Jan 06, 2006 13:20
My boyfriend just left after being here for 10 days. I miss him already. I didn't get annoyed w/ him this time, my sister said she didn't really get annoyed w/ him this time either. She was like "well maybe a little but that's just how I am with people" so yes. I think this was one of the best times I've had with Russell in a long time && it felt sooo good. My mom called a few minutes after he left just to see what was up w/ her days off and with college and stuff, thans he asked if russell left yet and i was like " yeah... pause.. and its sad" she was like yeah it is and i almost started crying. It was sad. and than I looked out the puter window and saw his car gone and I almost cried again. like now just writing this makes me want to cry lol. i'm a loser.

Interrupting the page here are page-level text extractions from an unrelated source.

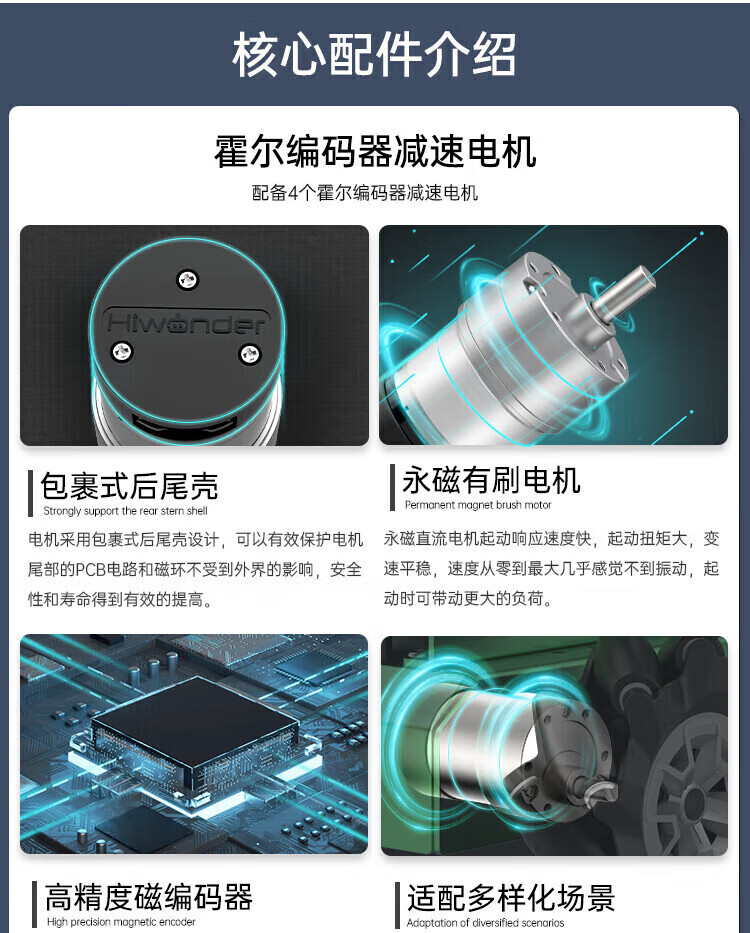 核心配件介绍

霍尔编码器减速电机

配备4个霍尔编码器减速电机

Hiwonder

包裹式后尾壳

Strongly support the rear stern shell

电机采用包裹式后尾壳设计，可以有效保护电机尾部的PCB电路和磁环不受到外界的影响，安全性和寿命得到有效的提高。

永磁有刷电机

Permanent magnet brush motor

永磁直流电机起动响应速度快，起动扭矩大，变速平稳，速度从零到最大几乎感觉不到振动，起动时可带动更大的负荷。

高精度磁编码器

High precision magnetic encoder

适配多样化场景

Adaptation of diversified scenarios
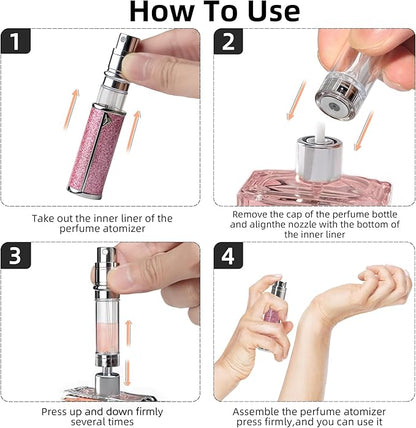 How To Use

1

Take out the inner liner of the perfume atomizer

2

Remove the cap of the perfume bottle and alignthe nozzle with the bottom of the inner liner

3

Press up and down firmly several times

4

Assemble the perfume atomizer press firmly,and you can use it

i just wish he didn't have to live so far away. i wish he could be like an hour away and i could see him way more often. he should move to syracuse or something lol. i know you cant russell im just pretending life was easy.
i have to vaccum later. i lite candles. i lite the one russell gave me. :] i did i did. yup. and than later i have to go get the mail. i don't feel like showering yet. i probably will later tonight, take a bath and shave, finally!
tomorrow we're going to the sound of music which reminds me i have to print out directions to the syracuse stage. hopefully the weather is okay tomorrow. its suppose to be just cloudy but we'll see. i think we should leave at like 1230 tomorrow. which will put us there probably around 115 or 130 than we have time to get our tickets and seats and stuff. yuppp im excited. i cant believe we're goinggg!
crystal starts school soon which is awesome. and i dont care really if she gets my car. i just really want a car some year because ihate sitting at home all day doing nothing. id rather be working honestly and it sucks when somebody actually wants to work and cant. its just dumb. maybe ill get a night time job at walmart. than i can use moms car when shes not using it and stuff. idk it wont work out cause my mom does stuff at night sometime.
im just babbling on and on about nothing because i havent really written in here forever. i think jamies mad at me but whatever. she just seems angry at the world. but im going to see what movies are playing monday or tuesday night and im going to try and hang out w/ her one of those nights. see a movie, go to walmart and be dorks. stuff like that. k im gonna go i should probably clean my room sunday. or today. i dont know when but chea.